Eine Million Flüchtlinge allein in Sri Lanka

"Die Regierungen sind nicht vorbereitet und deshalb macht die ADB diese Studie", sagte der Leiter der in der philippinischen Hauptstadt Manila ansässigen Asiatischen Entwicklungsbank, Bart Edes. Bislang gebe es "keinerlei Mechanismen der internationalen Zusammenarbeit, um die durch den Klimawandel verursachten Wanderungsbewegungen zu bewältigen".

Aktuell ist Sri Lanka von schweren Überschwemmungen betroffen, die innerhalb von zwei Tagen rund 750.000 weitere Menschen vertrieben haben. Der Katastrophenschutz des Inselstaates teilte mit, dass die Zahl der Flüchtlinge im Norden und Osten des Landes auf mehr als eine Million stieg. Etwa ein Viertel von ihnen sei in Auffanglagern der Regierung untergebracht. Die übrigen hätten bei Verwandten, Freunden oder in Tempeln Zuflucht gesucht. Den Angaben zufolge ertranken bislang mindestens 13 Menschen in den Fluten. Riesige Anbauflächen für Reis und Gemüse sowie zahlreiche Städte und Dörfer in der Region sind überschwemmt. Meteorologen haben auch für die nächsten Tage heftige Regenfälle vorausgesagt.

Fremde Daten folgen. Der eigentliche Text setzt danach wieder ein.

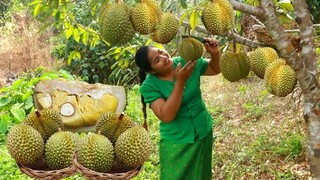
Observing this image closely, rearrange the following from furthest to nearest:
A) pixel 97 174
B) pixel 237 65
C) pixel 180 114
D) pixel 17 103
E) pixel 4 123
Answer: pixel 17 103, pixel 4 123, pixel 180 114, pixel 237 65, pixel 97 174

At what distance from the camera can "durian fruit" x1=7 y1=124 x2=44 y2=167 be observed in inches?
54.6

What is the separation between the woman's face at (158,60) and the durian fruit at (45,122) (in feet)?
2.00

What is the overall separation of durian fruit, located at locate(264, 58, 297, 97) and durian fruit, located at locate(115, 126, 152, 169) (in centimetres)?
42

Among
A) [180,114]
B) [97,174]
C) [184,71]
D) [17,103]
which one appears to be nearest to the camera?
[97,174]

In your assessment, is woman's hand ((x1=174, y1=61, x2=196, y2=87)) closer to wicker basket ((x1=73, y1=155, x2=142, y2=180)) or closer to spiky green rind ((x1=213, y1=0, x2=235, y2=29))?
spiky green rind ((x1=213, y1=0, x2=235, y2=29))

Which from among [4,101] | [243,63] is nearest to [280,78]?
[243,63]

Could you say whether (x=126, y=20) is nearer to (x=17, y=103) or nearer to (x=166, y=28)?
(x=166, y=28)

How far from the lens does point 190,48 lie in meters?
1.78

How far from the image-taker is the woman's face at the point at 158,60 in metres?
1.99

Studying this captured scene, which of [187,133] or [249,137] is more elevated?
[187,133]

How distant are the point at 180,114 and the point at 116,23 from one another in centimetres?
78

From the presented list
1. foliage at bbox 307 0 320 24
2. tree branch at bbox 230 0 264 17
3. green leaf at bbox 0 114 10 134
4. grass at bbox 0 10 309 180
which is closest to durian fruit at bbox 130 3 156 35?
tree branch at bbox 230 0 264 17

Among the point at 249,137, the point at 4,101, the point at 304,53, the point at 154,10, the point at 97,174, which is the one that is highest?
the point at 154,10

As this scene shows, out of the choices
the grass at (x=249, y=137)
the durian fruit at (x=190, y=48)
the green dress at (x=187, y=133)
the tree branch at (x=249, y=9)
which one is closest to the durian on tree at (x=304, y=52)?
the tree branch at (x=249, y=9)
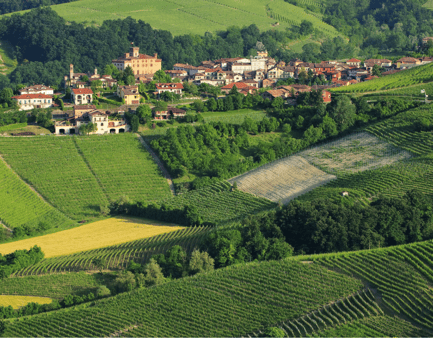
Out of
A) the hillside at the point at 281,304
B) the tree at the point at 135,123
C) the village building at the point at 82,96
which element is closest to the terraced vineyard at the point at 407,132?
the hillside at the point at 281,304

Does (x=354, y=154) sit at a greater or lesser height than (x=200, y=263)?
greater

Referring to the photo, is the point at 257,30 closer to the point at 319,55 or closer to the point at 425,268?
the point at 319,55

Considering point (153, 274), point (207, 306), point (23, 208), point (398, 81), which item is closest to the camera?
point (207, 306)

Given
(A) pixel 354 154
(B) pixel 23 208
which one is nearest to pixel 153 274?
(B) pixel 23 208

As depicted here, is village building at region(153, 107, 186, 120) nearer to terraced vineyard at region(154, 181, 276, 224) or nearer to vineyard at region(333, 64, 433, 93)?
terraced vineyard at region(154, 181, 276, 224)

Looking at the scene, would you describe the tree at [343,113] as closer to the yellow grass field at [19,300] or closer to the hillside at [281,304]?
the hillside at [281,304]

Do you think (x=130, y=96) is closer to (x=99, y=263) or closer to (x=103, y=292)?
(x=99, y=263)

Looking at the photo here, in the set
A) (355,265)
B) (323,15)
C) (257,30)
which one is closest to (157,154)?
(355,265)
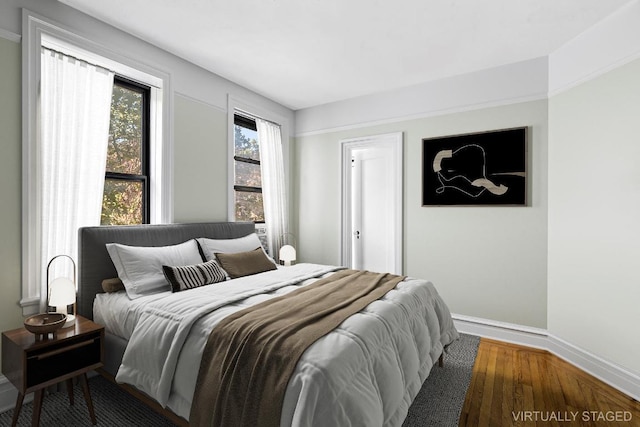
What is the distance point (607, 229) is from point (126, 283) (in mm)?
3697

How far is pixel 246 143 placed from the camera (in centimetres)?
414

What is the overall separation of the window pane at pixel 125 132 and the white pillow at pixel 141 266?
0.86m

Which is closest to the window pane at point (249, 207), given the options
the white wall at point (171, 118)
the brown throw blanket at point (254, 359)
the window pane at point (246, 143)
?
the white wall at point (171, 118)

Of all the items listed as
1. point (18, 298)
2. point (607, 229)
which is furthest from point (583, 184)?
point (18, 298)

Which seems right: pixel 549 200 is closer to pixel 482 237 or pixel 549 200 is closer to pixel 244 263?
pixel 482 237

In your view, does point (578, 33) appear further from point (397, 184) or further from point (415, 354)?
point (415, 354)

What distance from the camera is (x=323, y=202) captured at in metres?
4.53

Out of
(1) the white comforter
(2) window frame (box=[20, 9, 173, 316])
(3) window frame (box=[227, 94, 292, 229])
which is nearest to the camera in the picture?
(1) the white comforter

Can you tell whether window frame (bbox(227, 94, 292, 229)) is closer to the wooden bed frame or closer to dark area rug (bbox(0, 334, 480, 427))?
the wooden bed frame

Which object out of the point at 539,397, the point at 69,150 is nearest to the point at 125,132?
the point at 69,150

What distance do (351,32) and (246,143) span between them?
1960mm

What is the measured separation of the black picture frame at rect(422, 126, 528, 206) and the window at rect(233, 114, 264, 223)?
207cm

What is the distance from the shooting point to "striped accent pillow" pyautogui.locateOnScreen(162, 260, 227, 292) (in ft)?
7.84

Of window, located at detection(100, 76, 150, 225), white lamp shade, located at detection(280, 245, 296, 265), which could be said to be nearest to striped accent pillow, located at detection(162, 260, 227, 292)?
window, located at detection(100, 76, 150, 225)
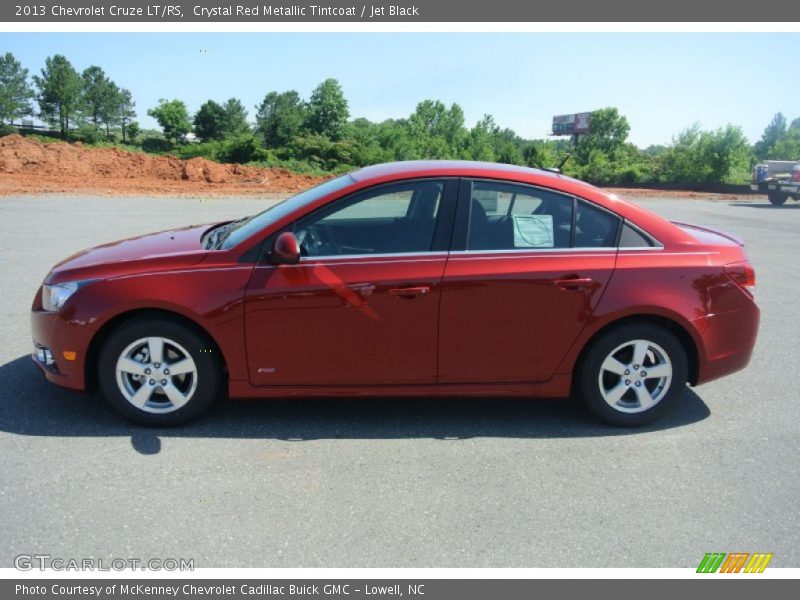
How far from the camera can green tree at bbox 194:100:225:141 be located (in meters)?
65.9

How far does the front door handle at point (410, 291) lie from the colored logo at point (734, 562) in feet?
6.72

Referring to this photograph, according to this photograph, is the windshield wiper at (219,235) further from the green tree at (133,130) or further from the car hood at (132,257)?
the green tree at (133,130)

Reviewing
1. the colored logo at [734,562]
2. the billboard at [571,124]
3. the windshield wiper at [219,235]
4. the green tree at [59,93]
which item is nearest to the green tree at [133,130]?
the green tree at [59,93]

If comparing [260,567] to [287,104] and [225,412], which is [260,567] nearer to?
[225,412]

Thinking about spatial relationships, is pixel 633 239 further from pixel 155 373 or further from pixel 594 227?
pixel 155 373

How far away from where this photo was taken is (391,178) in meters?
4.23

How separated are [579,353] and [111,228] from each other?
35.7 ft

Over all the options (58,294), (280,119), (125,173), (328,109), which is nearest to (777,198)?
(125,173)

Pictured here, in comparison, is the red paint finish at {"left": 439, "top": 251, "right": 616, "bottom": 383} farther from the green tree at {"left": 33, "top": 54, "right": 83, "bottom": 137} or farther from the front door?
the green tree at {"left": 33, "top": 54, "right": 83, "bottom": 137}

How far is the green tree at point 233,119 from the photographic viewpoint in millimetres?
66438

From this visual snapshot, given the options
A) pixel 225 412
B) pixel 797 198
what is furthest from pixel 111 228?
pixel 797 198

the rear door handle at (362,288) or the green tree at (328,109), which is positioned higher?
the green tree at (328,109)

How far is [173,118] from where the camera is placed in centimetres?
6900

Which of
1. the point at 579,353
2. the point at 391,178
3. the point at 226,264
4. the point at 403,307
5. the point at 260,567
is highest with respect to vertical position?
the point at 391,178
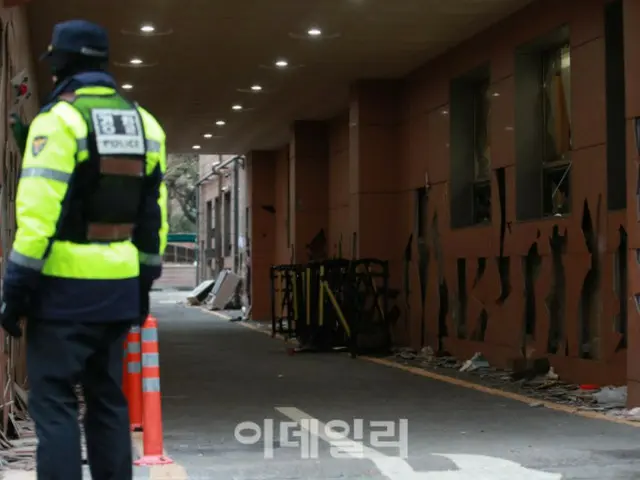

Fast alle Naturkatastrophenopfer leben in Asien

Bereits vor wenigen Wochen standen weite Teile im Norden und Osten Sri Lankas zeitweise unter Wasser. Nach offiziellen Angaben forderten die Überschwemmungen Anfang Januar mindestens 43 Menschenleben. Mehr als eine Million Menschen waren davon betroffen.

Nach Angaben des Zentrums zur Erforschung von Epidemien und Katastrophen (CRED) lebten vergangenes Jahr 89 Prozent der 207 Millionen Menschen, die unter Naturkatastrophen zu leiden hatten, in Asien. In China richteten Überschwemmungen und Erdrutsche 2010 demnach einen Sachschaden von 18 Milliarden Dollar (13,25 Milliarden Euro) an, die Sachschäden bei der Flutkatastrophe in Pakistan beliefen sich laut CRED auf 9,5 Milliarden Dollar.